Under initial questioning by his lead lawyer, Daniel Petrocelli, Skilling won't deviate from what he said before — or he'll invite prosecutors to pounce on inconsistencies.

He'll counter allegations from prosecution witnesses that he approved use of accounting tricks to manufacture earnings and misled investors by touting weak business ventures as strong.

He'll tell jurors that he loved Enron, he offered to return to help save the company when a storm of scrutiny erupted after he quit, and he relied on accountants and lawyers who consistently said all the company's inner workings were proper, as Petrocelli noted in opening statements more than two months ago.

Whether Skilling's reputation for bristling when annoyed emerges during his testimony remains to be seen. Petrocelli has said his legal team has not tried to water down Skilling's personality because "witnesses need to be on the witness stand who they are in life."

During the televised congressional hearings — for which most ex-Enron executives, including Lay, invoked their Fifth Amendment rights not to testify as advised by attorneys — hostile lawmakers often cut Skilling off in mid-sentence. He didn't erupt in temper, but the berating sometimes prompted him to roll his eyes or shake his head in irritation.
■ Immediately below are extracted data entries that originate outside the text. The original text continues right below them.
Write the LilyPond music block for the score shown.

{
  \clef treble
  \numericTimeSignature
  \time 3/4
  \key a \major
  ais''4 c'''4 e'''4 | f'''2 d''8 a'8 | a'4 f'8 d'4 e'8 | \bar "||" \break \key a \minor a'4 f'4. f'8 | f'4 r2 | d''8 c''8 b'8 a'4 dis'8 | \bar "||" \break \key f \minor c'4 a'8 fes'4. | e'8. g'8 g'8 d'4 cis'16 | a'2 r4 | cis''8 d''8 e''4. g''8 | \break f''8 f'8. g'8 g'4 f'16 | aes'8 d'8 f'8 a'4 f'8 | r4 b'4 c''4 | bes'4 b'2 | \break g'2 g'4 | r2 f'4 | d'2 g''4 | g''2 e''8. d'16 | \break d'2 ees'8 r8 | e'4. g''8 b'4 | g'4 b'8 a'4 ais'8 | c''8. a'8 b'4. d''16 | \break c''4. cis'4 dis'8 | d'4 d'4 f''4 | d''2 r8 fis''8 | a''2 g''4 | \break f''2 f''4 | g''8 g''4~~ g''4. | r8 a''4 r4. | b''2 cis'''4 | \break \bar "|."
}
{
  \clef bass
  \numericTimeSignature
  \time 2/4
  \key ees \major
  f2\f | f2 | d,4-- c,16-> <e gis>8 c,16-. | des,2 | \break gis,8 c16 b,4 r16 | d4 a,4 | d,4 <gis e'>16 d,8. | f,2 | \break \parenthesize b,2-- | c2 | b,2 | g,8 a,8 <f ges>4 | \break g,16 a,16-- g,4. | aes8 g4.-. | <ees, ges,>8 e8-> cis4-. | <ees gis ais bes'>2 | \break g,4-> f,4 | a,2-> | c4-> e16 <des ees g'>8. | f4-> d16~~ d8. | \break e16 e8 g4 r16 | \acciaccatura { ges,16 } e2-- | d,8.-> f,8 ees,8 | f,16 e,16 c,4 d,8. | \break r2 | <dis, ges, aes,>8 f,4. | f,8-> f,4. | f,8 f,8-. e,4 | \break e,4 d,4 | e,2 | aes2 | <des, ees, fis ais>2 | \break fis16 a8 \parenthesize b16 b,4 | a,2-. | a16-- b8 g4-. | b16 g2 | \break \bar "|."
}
But prosecutors likely won't try to bait Skilling or Lay and shoot for so-called "Perry Mason" moments, said Sam Buell, a former federal prosecutor with the Justice Department's Enron Task Force who is a visiting professor at the University of Texas School of Law.

"They're going to be confronted for the first time with lots of detailed questions that they didn't face before because the questioners didn't know all the facts yet," Buell said. "The question will be, how do they react to a more detailed level of inquiry that they haven't faced before?

"It's going to be the task of the cross-examiner of cumulatively undermining credibility with lots of small points, not coming up with some big bombshell that's going to leave one of these guys exposed on the witness stand in some dramatic way," Buell said. "It's just not going to happen that way."

One such point already has emerged.

Shortly before resting their case, prosecutors presented some of Skilling's SEC testimony pertaining to his Sept. 17, 2001, sale of 500,000 Enron shares for $15.5 million — the biggest of his $41 million in alleged illegal stock sales.

Skilling told the SEC he ordered the sale in response to a market roiled by the Sept. 11, 2001, terrorist attacks. He neglected to tell agency investigators that he had tried to sell 200,000 shares Sept. 6, but the transaction was held up by paperwork.

Sean Berkowitz, director of the Justice Department's Enron Task Force, will cross-examine Skilling. The Chicago federal prosecutor joined the task force in December 2003, two years after Enron failed, and less than three months before Skilling was indicted.

Throughout the trial, Berkowitz has approached witnesses methodically and without fanfare.

Sheldon Zenner, a former federal prosecutor and now a white collar defense attorney with Katten Muchin Rosenman LLP in Chicago, worked with Berkowitz when his firm hired the Harvard Law School graduate more than a decade ago.

He said his former colleague's cross will be critical because when defendants testify, jurors switch their focus to determining whether a defendant is believable from whether the government proved its case.

"If they believe him, they acquit him," Zenner said.

And although the government has presented no obviously incriminating e-mails or documents that point to the defendants' guilt, the so-called smoking gun could well be the overwhelming image of Enron as a bed of corruption.

"That's what they have to overcome," Zenner said of Lay and Skilling.